So let's hit off as much as we can here. Can you help me?
Shelwien's algorithm Green can get the enwiki8 down from 100MB to 21.8MB and it just builds Online a simple tree 17 letters long with counts and mixes the 17 sets correctly based on total count total symbols and ignores low/high orders, and arithmetically encodes it. It prunes unused branches and ignores mixing very statistical low orders if higher orders have enough stats. And I nearly recreated this. I'm pondering whether I should remove counts in lower orders after I saw them in higher orders ex. order 5 "a 6 b 7" and then order 4 "a 22 b 16 c 9 d 8" becomes "a 16 b 9 c 9 d 8"?
Next, I ran the 100MB through the best cmix to pre-process it and Green got it down to 20.6MB. What does cmix's pre-processing do exactly? I got it from Matt's benchmark page.

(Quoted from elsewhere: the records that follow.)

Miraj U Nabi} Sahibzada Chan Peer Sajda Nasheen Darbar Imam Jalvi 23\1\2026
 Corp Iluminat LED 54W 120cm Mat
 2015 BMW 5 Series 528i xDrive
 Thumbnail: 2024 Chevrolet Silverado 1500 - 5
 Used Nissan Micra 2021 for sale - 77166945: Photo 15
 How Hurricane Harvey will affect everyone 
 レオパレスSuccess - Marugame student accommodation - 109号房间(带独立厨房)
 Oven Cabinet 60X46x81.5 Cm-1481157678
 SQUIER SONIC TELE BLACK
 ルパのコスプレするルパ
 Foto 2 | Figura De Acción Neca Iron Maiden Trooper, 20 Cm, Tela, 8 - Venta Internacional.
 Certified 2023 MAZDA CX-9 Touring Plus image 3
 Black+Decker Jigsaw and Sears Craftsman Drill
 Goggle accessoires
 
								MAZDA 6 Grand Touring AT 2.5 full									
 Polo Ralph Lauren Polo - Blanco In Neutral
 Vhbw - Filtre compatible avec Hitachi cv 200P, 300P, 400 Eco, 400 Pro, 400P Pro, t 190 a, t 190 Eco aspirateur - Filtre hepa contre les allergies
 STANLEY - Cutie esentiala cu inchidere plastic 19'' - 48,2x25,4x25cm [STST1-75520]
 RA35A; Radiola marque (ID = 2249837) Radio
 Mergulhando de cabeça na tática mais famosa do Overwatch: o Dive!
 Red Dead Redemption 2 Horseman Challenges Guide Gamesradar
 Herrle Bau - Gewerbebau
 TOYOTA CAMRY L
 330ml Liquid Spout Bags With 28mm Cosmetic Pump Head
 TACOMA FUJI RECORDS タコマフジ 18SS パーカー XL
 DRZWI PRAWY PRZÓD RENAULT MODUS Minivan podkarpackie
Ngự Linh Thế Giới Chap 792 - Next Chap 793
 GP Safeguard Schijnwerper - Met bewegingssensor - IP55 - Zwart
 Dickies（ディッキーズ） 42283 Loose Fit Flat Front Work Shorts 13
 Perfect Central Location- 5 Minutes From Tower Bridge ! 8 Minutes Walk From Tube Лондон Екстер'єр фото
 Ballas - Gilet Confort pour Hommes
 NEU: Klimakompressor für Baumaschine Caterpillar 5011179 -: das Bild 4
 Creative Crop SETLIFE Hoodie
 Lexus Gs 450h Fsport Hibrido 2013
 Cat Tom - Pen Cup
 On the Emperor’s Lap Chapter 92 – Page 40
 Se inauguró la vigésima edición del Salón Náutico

Next, SSE (SEE? Second Symbol Estimation) is, is this just the issue during high orders that are missing the symbols you need to code and are predicting what is the escape probability of a 0 count symbol ex. 0.003? Ex. we seen 88 't', 5 'b', 1 'z', and therefore the chance of seeing a new letter Should be ex. 0.00005? So the uncertainty of 0 counts is being predicted for the Primary predictor? And this gets our 20.6MB to about 19.6MB?
What next? Is there room left in this schema to update a neural network that uses activation/inhibition? How does it work (exactly)?
Does CTW (Context Tree Weighting) do what Green does? How does CTW work? I know it's patented but I'm working on an AGI architecture.
And what is this "Both programs use other techniques to improve compression. They use partial update exclusion. When a character is counted in some context, it is counted with a weight of 1/2 in the next lower order context. Also, when computing symbol probabilities, it performs a weighted averaging with the predictions of the lower order context, with the weight of the lower order context inversely proportional to the number of different higher order contexts of which it is a suffix."
Apparently, Matt used just a 0-5 letter or so NN and got 18MB. Did he use pre-processing or SSE?
I'm unsure about the rest of the methods to get it to the 14.8MB mark but I'm guessing 2MB are taken off using grouping words. All 15MB-ers must be doing this. So where does the 16MB-18MB (2MB) get removed? What else is there happening?
How much more does bit prediction get it? How much more does using a thousand models get it?